“Then all may yet be well with her,” he said slowly, making an evident effort to steady his voice, while at the same time as he glanced out of the window near which they sat, his pained expression changed to one of complete content, and, following his gaze, father looked into the upturned face of Rosalind, who stood below, her mother’s wonderful violet eyes flashing greeting between their long lashes, her arms filled with the crimson, gold, and sapphire glory of late September—boughs of swamp maple, pepperidge, birch, candelebra of fringed gentian, and smoke of seeded clematis.
Once in the room and her plunder arranged in some great blue jars, something either in the air or in an unconscious glance exchanged between the men made her start and then look from one to the other, and kneeling by her father’s chair, she took his face between her hands, and scanning every line said:—
“You are more tired to-day, Daddy, when I thought the bright frosty air would begin to make you better, or did I stay too long and make you worry, dearest?” Then springing up lightly, she followed father, who, without leavetaking, was stealing from the room.
“What is it, Dr. Russell?” she panted, when they had reached the end of the passage; “has anything happened since I went away? Are there any new symptoms?”
“Your father and I have been talking of grave things, dear child,” he answered; “no, there is nothing new,” and afterward he confessed that he was coward enough almost to run away. Reëntering the room, she again dropped to her place by her father’s knee; now it was his turn to take her face between his hands and draw her to him, seeking by unavailing tenderness to break the force of the blow that must come.
“What is it, father?” asked the lips, but before the words were framed, her heart knew the truth. Hiding her head against the breast where her mother had pressed it, more than twenty years before, and forgetting everything except that she had become a child again in her dread, she sobbed, “You must not go without me, for I cannot stay behind alone; wait, oh, father, do wait a little longer.”
“Beloved,—my heart flower,—your mother went alone, and yet I have stayed until now. Do you know what she said when she knew that she must first tread the path and she laid you in my arms? ‘Whatever else she must lack, let it not be love,’ and for this I have lived and hoped. Some day there will dawn in and for you a love to which mine will become as the shadow. Keep the soul windows open lest it pass by, even as we open the house windows to air and sun.”
Then for another whole month the arrow lay hid in the quiver, until Rosalind sometimes dreamed that it was not there at all. Oftentimes they would sit all day in the deep bay-window of her father’s chamber with the October sunshine piercing them and the call notes of the migrant birds falling from the trees now scant of leaf, until plans had been made between the two as for the separation of a necessary journey. But all this time, Catharine held aloof as of old; grieved she was, but with her sorrow was a formality; by temperament she was one of those unfortunates who always look backward to the morning that has passed rather than forward to that which shall be.
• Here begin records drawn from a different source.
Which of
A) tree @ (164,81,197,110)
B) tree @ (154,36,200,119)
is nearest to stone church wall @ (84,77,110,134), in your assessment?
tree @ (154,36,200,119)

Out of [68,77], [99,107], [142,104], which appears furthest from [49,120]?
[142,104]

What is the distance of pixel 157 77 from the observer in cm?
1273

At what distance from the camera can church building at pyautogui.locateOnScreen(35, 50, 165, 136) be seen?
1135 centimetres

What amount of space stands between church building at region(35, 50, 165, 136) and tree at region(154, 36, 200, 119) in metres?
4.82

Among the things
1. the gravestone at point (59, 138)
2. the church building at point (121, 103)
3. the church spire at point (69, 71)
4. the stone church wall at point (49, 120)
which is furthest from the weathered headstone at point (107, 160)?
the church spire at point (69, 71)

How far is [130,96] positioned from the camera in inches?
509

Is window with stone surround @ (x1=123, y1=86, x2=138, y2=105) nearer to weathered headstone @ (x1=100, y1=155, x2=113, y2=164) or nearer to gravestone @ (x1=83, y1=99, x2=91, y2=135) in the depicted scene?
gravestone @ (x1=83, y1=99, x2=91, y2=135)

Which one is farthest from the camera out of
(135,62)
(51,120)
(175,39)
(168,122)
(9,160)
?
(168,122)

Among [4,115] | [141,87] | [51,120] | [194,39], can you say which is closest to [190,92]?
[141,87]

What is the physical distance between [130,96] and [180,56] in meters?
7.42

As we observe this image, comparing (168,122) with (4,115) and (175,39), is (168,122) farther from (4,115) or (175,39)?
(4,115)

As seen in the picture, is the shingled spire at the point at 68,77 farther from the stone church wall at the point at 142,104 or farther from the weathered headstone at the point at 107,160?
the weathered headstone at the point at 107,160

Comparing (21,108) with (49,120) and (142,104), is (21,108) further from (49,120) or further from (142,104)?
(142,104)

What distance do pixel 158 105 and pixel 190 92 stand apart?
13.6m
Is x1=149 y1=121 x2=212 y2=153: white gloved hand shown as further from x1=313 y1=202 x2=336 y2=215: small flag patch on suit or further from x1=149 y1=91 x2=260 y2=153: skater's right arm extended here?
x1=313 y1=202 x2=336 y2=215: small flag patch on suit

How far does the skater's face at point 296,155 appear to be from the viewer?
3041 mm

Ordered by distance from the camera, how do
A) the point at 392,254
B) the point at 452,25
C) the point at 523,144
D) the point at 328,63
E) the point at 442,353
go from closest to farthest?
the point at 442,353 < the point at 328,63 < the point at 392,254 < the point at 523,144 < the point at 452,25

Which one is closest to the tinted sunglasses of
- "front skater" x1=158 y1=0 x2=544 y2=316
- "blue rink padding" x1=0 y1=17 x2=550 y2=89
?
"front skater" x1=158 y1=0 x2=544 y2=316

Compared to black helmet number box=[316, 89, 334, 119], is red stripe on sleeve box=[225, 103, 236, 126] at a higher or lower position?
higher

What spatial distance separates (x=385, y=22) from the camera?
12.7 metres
Frosts came, and under the leafless trees below the window Rosalind scattered food for the birds as her father sat by watching her, now he did not leave his chair. Soon the arrow was poised again in the bow, and, conscious of its vibration, her father said at the end of a day when he had kept his bed, after Catharine, coming in, had drawn down the blinds to shut out the moonlight, lest it trouble him: “Open the windows, beloved, and when I go away in spirit, yet still lie here, do not close them, for moon or sun, nor place things near me that cast black shadows, lest the habit of darkness follow you.”
That night father was sent for, but this time he could not stay the hand that drew the bow: in the morning, strange people came to the room with the bay-window about which the honeysuckle still bloomed in spite of frost. As they went in, Rosalind said, “Leave him on his bed, and do not close the blinds.”